There's a million terrible websites that offer file conversion services. They're ad-ridden, with god-knows-what privacy/security postures. There's little reason for users to need to upload their files to a third-party when they can do it locally. But getting them to download fiddly technical software is tough - and they're right to mistrust it.
So, there's a WASM version of ffmpeg, already working and hosted at Netlify [1]. It downloads the WASM bundle to your browser and you can run conversions/transformations as you wish, in your browser. Sandboxed and pretty performant too!
If this tool a) was updated regularly b) had a nicer, non-CLI UI for everyday users and c) was available at an easily-Googlable domain name - it would solve all the problems I mentioned above.
Browsers are annoying. They constrict the designer, they constrict the user, they're overly complicated, slow, bloated... I don't know why people keep pushing them to do things they are bad at.
I wish 20 years ago we'd made a concerted effort to make Java suck less. We'd have the universal applications everyone wants but nobody wants to put effort into. But the web was new-ish, and people didn't realize that hypertext document viewers would become an entire application platform and mini OS.
What I'd really like to see is something like FlatPak, but for all platforms. Basically it would be containerized GUI apps, but one repository for one app that serves all platforms. On Android, MacOS, Windows, etc, you would run your "flatpak add https://some/repository/ my-app && flatpak pull my-app && flakpak run my-app" (but in a GUI, like an App Store you control). And that would pull the image for your platform and run it. Since it's containerized, you get all the dependencies, it's multi-arch, & you control how it executes in a sandbox. You could use the same programming language per platform, or different languages; same widgets, different widgets; it wouldn't matter because each platform just downloads and runs an image for that platform. This wouldn't stop us from having/making "a better Java", but it would make it easier to support all platforms, distribute applications securely, update them, run them in a sandbox, etc. Imagine being able to ship a single app to Windows and iOS users that's just a shell script and 'xdialog'. Or if you prefer, a single Go app. Or a sprawling Python or Node.js app. Whatever you want. The user gets a single way to install and run an app on any platform, and developers can support multiple platforms any way they want. No more "how do I develop for iOS vs Windows"; just write your app and push your container.

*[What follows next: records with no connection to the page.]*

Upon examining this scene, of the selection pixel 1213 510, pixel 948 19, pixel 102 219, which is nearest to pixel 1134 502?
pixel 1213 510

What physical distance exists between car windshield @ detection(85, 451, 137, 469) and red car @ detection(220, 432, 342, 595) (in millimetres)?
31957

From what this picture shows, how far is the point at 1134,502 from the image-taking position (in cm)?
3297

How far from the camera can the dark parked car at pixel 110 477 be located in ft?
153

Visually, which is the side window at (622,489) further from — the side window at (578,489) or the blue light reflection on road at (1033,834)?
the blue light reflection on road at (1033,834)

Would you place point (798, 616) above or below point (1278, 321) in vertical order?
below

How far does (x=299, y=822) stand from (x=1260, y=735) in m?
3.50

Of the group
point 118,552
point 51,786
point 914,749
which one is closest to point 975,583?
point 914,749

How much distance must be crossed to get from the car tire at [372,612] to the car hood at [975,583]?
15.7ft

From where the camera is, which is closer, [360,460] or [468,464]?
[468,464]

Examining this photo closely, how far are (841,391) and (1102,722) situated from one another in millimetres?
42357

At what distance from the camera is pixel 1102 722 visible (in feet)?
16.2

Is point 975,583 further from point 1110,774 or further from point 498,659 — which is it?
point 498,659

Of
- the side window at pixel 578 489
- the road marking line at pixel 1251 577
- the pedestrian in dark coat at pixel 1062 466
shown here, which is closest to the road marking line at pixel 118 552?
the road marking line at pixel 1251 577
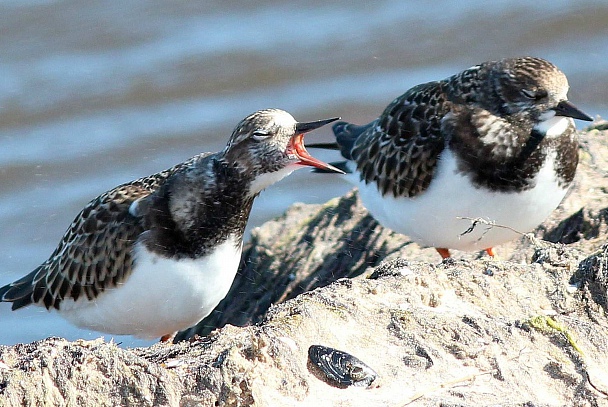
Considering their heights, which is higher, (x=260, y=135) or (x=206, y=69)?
(x=260, y=135)

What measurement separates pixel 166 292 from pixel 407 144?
1492 millimetres

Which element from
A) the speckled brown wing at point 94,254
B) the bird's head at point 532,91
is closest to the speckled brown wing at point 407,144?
the bird's head at point 532,91

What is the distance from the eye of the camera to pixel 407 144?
483 cm

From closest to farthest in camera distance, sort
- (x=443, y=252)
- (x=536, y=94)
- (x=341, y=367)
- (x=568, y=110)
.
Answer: (x=341, y=367)
(x=568, y=110)
(x=536, y=94)
(x=443, y=252)

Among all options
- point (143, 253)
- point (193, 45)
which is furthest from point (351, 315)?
point (193, 45)

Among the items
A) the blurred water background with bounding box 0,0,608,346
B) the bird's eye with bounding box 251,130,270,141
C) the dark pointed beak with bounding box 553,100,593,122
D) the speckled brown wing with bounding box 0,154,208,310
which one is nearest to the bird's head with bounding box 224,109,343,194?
the bird's eye with bounding box 251,130,270,141

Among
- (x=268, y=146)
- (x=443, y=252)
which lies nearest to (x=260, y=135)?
(x=268, y=146)

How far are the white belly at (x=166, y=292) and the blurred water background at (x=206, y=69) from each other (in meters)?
2.60

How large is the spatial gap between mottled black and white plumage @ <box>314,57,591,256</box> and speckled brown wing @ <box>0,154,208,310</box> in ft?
3.65

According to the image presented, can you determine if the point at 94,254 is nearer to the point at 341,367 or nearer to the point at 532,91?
the point at 341,367

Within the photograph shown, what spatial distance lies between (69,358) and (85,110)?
19.3 ft

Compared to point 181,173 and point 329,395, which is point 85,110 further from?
point 329,395

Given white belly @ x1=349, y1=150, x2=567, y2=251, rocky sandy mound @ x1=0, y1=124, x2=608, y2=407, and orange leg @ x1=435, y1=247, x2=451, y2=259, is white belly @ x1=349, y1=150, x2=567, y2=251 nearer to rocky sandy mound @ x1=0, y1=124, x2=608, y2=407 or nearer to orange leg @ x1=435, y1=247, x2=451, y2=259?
orange leg @ x1=435, y1=247, x2=451, y2=259

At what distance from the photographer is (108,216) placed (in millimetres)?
4398
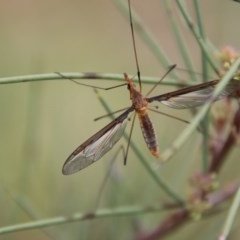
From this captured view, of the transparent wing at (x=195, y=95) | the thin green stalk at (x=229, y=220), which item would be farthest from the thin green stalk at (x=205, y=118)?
the thin green stalk at (x=229, y=220)

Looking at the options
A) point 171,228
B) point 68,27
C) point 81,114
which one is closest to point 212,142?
point 171,228

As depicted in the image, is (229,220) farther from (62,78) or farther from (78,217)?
(78,217)

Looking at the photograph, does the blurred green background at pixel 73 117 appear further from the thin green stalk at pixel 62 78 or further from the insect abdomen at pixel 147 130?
the thin green stalk at pixel 62 78

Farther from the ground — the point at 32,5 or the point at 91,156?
the point at 32,5

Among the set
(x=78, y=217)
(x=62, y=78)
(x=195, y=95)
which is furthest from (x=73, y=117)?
(x=62, y=78)

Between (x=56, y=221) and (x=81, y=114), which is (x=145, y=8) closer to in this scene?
(x=81, y=114)

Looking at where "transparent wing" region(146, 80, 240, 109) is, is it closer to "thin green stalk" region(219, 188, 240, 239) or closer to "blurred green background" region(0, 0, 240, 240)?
"thin green stalk" region(219, 188, 240, 239)
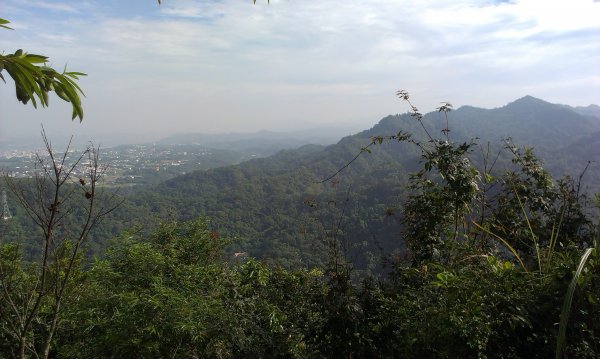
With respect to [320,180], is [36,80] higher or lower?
higher

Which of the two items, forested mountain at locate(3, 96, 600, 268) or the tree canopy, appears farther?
forested mountain at locate(3, 96, 600, 268)

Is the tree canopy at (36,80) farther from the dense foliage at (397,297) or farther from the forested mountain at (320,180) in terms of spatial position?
the forested mountain at (320,180)

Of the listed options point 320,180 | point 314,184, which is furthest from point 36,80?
point 314,184

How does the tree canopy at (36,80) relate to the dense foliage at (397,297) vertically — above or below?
above

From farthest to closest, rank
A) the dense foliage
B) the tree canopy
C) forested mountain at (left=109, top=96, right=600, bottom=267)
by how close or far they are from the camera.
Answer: forested mountain at (left=109, top=96, right=600, bottom=267), the dense foliage, the tree canopy

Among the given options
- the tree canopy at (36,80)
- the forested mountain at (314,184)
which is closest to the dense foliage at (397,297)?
the forested mountain at (314,184)

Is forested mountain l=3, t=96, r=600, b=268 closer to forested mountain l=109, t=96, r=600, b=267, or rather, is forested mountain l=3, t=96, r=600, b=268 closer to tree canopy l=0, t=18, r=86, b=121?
forested mountain l=109, t=96, r=600, b=267

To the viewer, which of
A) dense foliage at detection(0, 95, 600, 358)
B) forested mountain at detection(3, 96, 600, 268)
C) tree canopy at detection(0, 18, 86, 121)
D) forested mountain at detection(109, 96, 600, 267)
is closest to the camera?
tree canopy at detection(0, 18, 86, 121)

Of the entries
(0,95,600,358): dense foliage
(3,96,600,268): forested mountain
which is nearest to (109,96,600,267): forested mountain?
(3,96,600,268): forested mountain

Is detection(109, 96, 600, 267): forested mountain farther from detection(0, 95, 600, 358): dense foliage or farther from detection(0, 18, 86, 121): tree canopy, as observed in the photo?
detection(0, 18, 86, 121): tree canopy

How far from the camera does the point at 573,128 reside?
103688mm

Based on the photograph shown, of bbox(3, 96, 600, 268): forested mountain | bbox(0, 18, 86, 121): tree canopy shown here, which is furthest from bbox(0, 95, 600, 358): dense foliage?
bbox(0, 18, 86, 121): tree canopy

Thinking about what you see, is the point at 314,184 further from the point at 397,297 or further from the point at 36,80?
the point at 36,80

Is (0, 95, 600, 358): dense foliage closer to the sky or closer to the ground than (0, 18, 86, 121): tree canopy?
closer to the ground
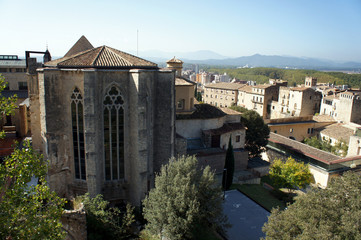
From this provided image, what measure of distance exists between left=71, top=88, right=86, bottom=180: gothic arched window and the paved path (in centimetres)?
1235

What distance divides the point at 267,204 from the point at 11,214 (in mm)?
22190

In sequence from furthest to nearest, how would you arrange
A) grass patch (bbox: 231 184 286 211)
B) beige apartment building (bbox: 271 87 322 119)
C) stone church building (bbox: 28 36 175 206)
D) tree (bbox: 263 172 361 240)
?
beige apartment building (bbox: 271 87 322 119) < grass patch (bbox: 231 184 286 211) < stone church building (bbox: 28 36 175 206) < tree (bbox: 263 172 361 240)

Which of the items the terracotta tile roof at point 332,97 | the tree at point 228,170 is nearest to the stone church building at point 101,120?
the tree at point 228,170

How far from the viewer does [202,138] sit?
3195 centimetres

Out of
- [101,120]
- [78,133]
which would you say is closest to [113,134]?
[101,120]

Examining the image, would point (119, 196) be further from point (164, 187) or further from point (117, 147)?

This proposal is to offer competition to web-based conversion websites. If users are willing and able to find Handbrake and download it, it can work for them. But everyday users are right to distrust software downloaded from the Internet.

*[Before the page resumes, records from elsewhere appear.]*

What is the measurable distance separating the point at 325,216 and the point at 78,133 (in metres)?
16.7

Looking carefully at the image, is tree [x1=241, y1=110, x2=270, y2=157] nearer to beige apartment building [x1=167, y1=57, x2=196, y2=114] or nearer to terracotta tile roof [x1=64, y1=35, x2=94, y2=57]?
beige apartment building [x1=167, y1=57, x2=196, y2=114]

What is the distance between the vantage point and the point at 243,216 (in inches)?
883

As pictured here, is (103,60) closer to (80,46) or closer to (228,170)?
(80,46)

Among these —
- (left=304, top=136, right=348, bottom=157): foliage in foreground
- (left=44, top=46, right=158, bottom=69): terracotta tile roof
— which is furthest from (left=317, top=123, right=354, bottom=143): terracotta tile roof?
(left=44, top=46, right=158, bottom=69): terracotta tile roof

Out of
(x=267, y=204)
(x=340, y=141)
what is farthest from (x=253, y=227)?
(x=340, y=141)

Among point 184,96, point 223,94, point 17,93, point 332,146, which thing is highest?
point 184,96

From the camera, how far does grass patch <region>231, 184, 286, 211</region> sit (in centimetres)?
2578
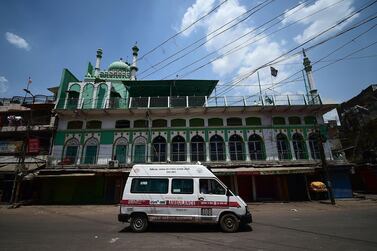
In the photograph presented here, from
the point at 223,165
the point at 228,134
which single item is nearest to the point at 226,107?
the point at 228,134

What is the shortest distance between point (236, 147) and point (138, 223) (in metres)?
13.6

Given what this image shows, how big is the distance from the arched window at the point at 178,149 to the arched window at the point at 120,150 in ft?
14.9

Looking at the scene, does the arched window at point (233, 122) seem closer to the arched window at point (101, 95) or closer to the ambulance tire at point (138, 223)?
the arched window at point (101, 95)

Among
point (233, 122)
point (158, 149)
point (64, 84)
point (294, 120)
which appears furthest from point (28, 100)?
point (294, 120)

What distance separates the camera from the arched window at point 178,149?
1909 centimetres

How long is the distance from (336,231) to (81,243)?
27.2 ft

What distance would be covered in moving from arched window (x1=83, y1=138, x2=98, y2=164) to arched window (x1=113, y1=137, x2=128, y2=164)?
6.23ft

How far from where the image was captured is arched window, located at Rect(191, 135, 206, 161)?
1908 centimetres

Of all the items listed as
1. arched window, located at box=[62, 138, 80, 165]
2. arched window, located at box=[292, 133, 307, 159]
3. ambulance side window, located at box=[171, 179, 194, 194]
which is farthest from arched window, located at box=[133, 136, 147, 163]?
arched window, located at box=[292, 133, 307, 159]

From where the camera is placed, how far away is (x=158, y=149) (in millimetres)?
19453

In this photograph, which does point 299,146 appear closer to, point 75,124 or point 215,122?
point 215,122

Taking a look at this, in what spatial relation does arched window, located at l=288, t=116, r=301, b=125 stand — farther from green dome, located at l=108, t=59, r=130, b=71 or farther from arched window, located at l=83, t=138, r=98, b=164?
green dome, located at l=108, t=59, r=130, b=71

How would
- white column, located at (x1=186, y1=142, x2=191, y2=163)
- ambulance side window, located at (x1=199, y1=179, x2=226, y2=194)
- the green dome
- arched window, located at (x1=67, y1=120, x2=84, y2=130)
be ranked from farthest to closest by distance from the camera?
the green dome, arched window, located at (x1=67, y1=120, x2=84, y2=130), white column, located at (x1=186, y1=142, x2=191, y2=163), ambulance side window, located at (x1=199, y1=179, x2=226, y2=194)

Many users are in environments where its not possible to download new software (schools, work places, universities).
The browser has its disadvantages, but it is the most widely-deployed sandboxed execution environment providing incredibly easy distribution of software.
> But everyday users are right to distrust software downloaded from the Internet.
They're right to distrust apps that run in their browsers too, but that hasn't stopped anybody. These days everyone is scared to death of an .exe but will happily execute whatever random code a stranger on the internet comes up with if they only have to click on a link to run it on their devices. Warnings that WASM is a malware author's dream weren't enough (https://www.crowdstrike.com/blog/ecriminals-increasingly-use...) and browser sandbox escapes happen all the time but nobody seems to care. I can't even just pick on WASM, JS isn't much better and even CSS/HTML alone is getting complex enough that it can be used maliciously.
Using it for obfuscation doesn't really change anything. A coder that wants to obfuscate things could already run their own interpreter and/or use asm.js.
I'm quite sure that the reason conversion websites are popular is Google. I don't know if they're just very good at SEO or search engines have a specific policy to favor web-based solution.
If you search for "mov to mp4", Handbrake is NOWHERE to see. The 10th result for me is a Cloudflare article explaining what's the difference between mov and mp4. The ~20th result is a book called Business Funding For Dummies (no shit). Handbrake is after these. The legend says I'm still scrolling trying to find where it is.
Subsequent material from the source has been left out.